Objectives: Three-dimensional virtual reality (3D VR) permits precise reconstruction of computed tomography (CT) images, and these allow precise measurements of colonic anatomical parameters. Colonoscopy proves challenging in a subset of patients, and thus CT colonoscopy (CTC) is often required to visualize the entire colon. The aim of the study was to determine whether 3D reconstructions of the colon could help identify and quantify the key anatomical features leading to colonoscopy failure. Design: Retrospective observational study. Methods: Using 3D VR technology, we reconstructed and compared the length of various colonic segments and number of bends and colonic width in 10 cases of CTC in technically failed prior colonoscopies to 10 cases of CTC performed for non-technically failure indications. Results: We found significant elongation of the sigmoid colon (71 ± 23 cm versus 35 ± 9; p = 0.01) and of pancolonic length (216 ± 38 cm versus 158 ± 20 cm; p = 0.001) in cases of technically failed colonoscopy. There was also a significant increase in the number of colonic angles (17.7 ± 3.2 versus 12.7 ± 2.4; p = 0.008) in failed colonoscopy cases. Conclusion: Increased sigmoid and pancolonic length and more colonic bends are novel factors associated with technical failure of colonoscopy.

Proof of concept: Comparative accuracy of semiautomated VR modeling for volumetric analysis of the heart ventricles.
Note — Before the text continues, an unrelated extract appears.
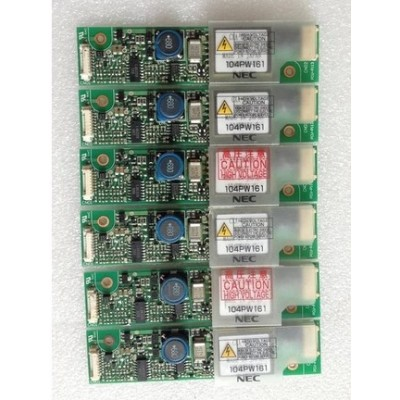 INVERTER CARD 104PWCJ1-B(PWB)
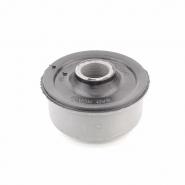 Сайлентблок переднего рычага задний усиленный PREMIUM. Артикул: a11-2909050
Introduction: Simpson's rule is generally used to estimate cardiac volumes. By contrast, modern methods such as Virtual Reality (VR) utilize mesh modeling to present the object's surface spatial structure, thus enabling intricate volumetric calculations. In this study, two types of semiautomated VR models for cardiac volumetric analysis were compared to the standard Philips dedicated cardiac imaging platform (PDP) which is based on Simpson's rule calculations. Methods: This retrospective report examined the cardiac computed tomography angiography (CCTA) of twenty patients with atrial fibrillation obtained prior to a left atrial appendage occlusion procedure. We employed two VR models to evaluate each CCTA and compared them to the PDP: a VR model with Philips-similar segmentations (VR-PS) that included the trabeculae and the papillary muscles within the luminal volume, and a VR model that only included the inner blood pool (VR-IBP). Results: Comparison of the VR-PS and the PDP left ventricle (LV) volumes demonstrated excellent correlation with a ρ c of 0.983 (95% CI 0.96, 0.99), and a small mean difference and range. The calculated volumes of the right ventricle (RV) had a somewhat lower correlation of 0.89 (95% CI 0.781, 0.95), a small mean difference, and a broader range. The VR-IBP chamber size estimations were significantly smaller than the estimates based on the PDP. Discussion: Simpson's rule and polygon summation algorithms produce similar results in normal morphological LVs. However, this correlation failed to emerge when applied to RVs and irregular chambers. Conclusions: The findings suggest that the polygon summation method is preferable for RV and irregular LV volume and function calculations.